- **Passage for review**
After 23 years of continuous sobriety, AA is no longer the answer for me.
The reason for this, is that it is impossible for me to rely on being able to give back to the newcomer, in order to maintain my own sobriety.
There is just NO way for me to be able to base my own sobriety on working with newcomers. Period.
I finally realized that its just impossible for me to find any more newcomers in the rooms (at least the ones I go to), who are serious about recovery (as per Big Book, step work, etc). The standard formula for "recovery" here that everyone uses for newcomers has devolved into mass socializing, "fellowshipping" at dances & other non-AA events, and the occasional attendance of lightweight "group therapy" format AA meetings - but only if someone makes them go, and IF it fits into their busy newcomers' schedule.

- **Task list**
- a) List the activities that the passage on leaving AA after 23 years of sobriety gives as parts of the standard formula for newcomers' "recovery."
- b) Pick up the passage on leaving AA after 23 years of sobriety, continuing from its last sentence.

- **Stored data**
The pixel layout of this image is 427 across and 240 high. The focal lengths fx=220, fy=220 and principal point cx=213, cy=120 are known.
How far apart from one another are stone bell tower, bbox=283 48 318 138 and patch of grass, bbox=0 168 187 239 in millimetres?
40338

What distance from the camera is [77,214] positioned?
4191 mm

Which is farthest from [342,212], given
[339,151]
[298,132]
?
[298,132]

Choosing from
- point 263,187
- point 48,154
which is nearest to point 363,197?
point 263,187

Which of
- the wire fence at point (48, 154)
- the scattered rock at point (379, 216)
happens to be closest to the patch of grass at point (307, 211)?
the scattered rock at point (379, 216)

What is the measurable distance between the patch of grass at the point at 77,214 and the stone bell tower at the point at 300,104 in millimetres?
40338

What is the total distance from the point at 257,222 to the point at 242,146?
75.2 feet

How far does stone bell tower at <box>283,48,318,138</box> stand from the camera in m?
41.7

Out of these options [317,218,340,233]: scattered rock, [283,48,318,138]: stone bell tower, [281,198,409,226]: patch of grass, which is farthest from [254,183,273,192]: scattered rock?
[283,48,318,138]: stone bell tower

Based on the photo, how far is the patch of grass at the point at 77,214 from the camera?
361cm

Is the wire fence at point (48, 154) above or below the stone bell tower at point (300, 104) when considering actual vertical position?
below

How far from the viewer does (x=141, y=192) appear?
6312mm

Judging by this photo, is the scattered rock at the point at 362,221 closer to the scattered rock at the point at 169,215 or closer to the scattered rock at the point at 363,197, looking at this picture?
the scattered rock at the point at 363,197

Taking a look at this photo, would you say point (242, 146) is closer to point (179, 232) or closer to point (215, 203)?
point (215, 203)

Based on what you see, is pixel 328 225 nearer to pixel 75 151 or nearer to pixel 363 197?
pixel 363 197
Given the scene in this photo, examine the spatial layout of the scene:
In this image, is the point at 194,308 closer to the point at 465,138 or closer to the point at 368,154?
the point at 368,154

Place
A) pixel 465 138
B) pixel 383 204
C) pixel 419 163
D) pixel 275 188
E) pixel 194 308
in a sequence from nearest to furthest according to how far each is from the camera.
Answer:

- **Set of answers**
- a)
- mass socializing
- "fellowshipping" at dances & other non-AA events
- the occasional attendance of lightweight "group therapy" format AA meetings

- b)
When I pick up newcomer sponsees, they always wind up using these others as an example, and become totally unwilling to do the deal (if you know what I mean & I think you do -- if you've taken the time to read all 80 pages of this thread). No matter what I tell them about the Big Book, Promises, relapse, etc - they think I'm lying, or crazy, or both -- I dunno. They really think they can sit in "fun" meetings, (when they're in the mood) never do anything else, and it will somehow keep them sober.
In the last month or so since I've started this thread, I've completely changed the meetings I go to. Dallas is right -- the late meeting at the meeting hall I was going to has a very permissive and transitory culture to it, therefore its very difficult to get any kind of lasting sobriety there; either for myself or anyone else. I thought if I stuck to my guns and was an example for people, it might be good to have someone with more than 6 months or a year sober around. I was wrong.
In any case, I've started going to a couple of very basic, strictly Big Book meetings that don't have all the "group therapy" type stuff in them; plus the usual Mens' group and a big speaker meeting. I've met an amazing 82 year old man who has been sober since 1970, he's been giving me a lot of perspective that comes from having 18 more years sober than I do. My sponsor lives 2 Counties over, but I've taken to making the 3 hour trip out there more often to spend more time with him, and go to his Step Study meeting. I think I'm getting all I need, for myself.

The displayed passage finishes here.